In his speech, Giancarlo said that DLT-powered Quantitative Regulation could help regulators observe the markets more efficiently with less cost.
If used with the machine learning algorithms, the technology could help identify the segments of markets in case of a high risk or probable vulnerabilities rise.
According to the CFTC chair as well, Quantitative Regulation could “standardize and distribute critical information” to market actors and regulators.
“We can also envision the day where rulebooks are digitized, compliance is increasingly automated or built into business operations through smart contracts, and regulatory reporting is satisfied through real-time DLT networks, the machines here at the CFTC would have the ability to communicate regulatory requirements and consume and analyze the data that comes in through such systems.” Giancarlo said at the conference.
Giancarlo explained that CFTC is considering an active form of regulation, that is capable of responding to real-time challenges the new technologies trigger, emphasizing decentralized markets and disintermediated traditional actors and how they are connected to the challenges mentioned.
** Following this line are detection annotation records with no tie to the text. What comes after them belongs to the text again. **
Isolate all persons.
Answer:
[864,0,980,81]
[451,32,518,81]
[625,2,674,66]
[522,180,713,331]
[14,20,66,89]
“the ability to keep pace with those who attempt to defraud, distort, or manipulate”, Giancarlo confirms, referring to that it may have already started building systems that will automate “derivate market regulations”.
The Technology promises of real-time data reporting
As the machine learning and DLT systems will be capable of digitizing rules and regulations, in addition to consuming, analyzing and processing data in real time, the aforementioned technology would allow the CFTC to analyze data once reported.
It would further allow the regulatory agency to study the impact of certain provisions and how they can be modified to ensure an optimal outcome.
“Rather than rely on static rules and regulations that were put in place without knowing exactly the consequences or results they would drive in the market, we may be able to measure data, real-world outcomes, and success in satisfying regulatory objectives”, explained Giancarlo.